Moreover, if the greatest burdens of disability and death during old age arise from the co-occurrence of chronic diseases (6), studying the determinants of chronic disease development and accumulation will become a priority. This will also be vital to ensure that the extra years accruing from longevity are lived in good health. An open-access, reference list of chronic diseases is a prerequisite for the design and execution of this type of observational research. Epidemiological studies, where chronic multimorbidity is likely to be a confounder or effect modifier, may also benefit from our methodology (47).

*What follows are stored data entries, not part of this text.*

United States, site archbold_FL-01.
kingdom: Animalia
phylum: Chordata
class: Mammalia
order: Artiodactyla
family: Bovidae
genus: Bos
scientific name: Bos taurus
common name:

Finally, one important step that is necessary in order to generate an evidence base for clinical practice in patients with multimorbidity is the focus on the associations of chronic diseases into so-called patterns of multimorbidity (41). Knowledge about such patterns provides essential information for developing guidelines that offer clinical management and treatment decision support for patients with multiple chronic diseases. However, unless a homogeneous list of chronic conditions is available, no contrastable information will be obtained from the myriad of disease associations identified across studies (7).
Conclusions
We provide a clinically driven comprehensive list of chronic conditions that can be implemented using either or both clinical and administrative data. The list is openly available to the entire research community as a basis for discussion and to be validated in other populations. It may enable the advancement and evolution of conceptual and theoretical aspects of multimorbidity that will eventually lead to better care for the vast number of older people suffering from the coexistence of multiple chronic conditions.
Supplementary Material
Supplementary data are available at The Journals of Gerontology, Series A: Biomedical Sciences and Medical Sciences online.
Funding
This work was supported by the funders of the Swedish National study on Aging and Care (SNAC): the Ministry of Health and Social Affairs, Sweden, the participating County Councils and Municipalities, and the Swedish Research Council. Specific grants were obtained from the Swedish Research Council for Health, Working Life and Welfare (Forte, 2006-1612), the Swedish Research Council (Vetenskapsrådet, 521-2013-8676), the Loo and Hans Osterman Foundation (2016oste46287), Lindhés Advokatbyrå AB (LA2016-0239), and Stiftelsen Gamla Tjänarinnor (2015-00243).
Conflict of Interest
All authors declare no conflict of interest.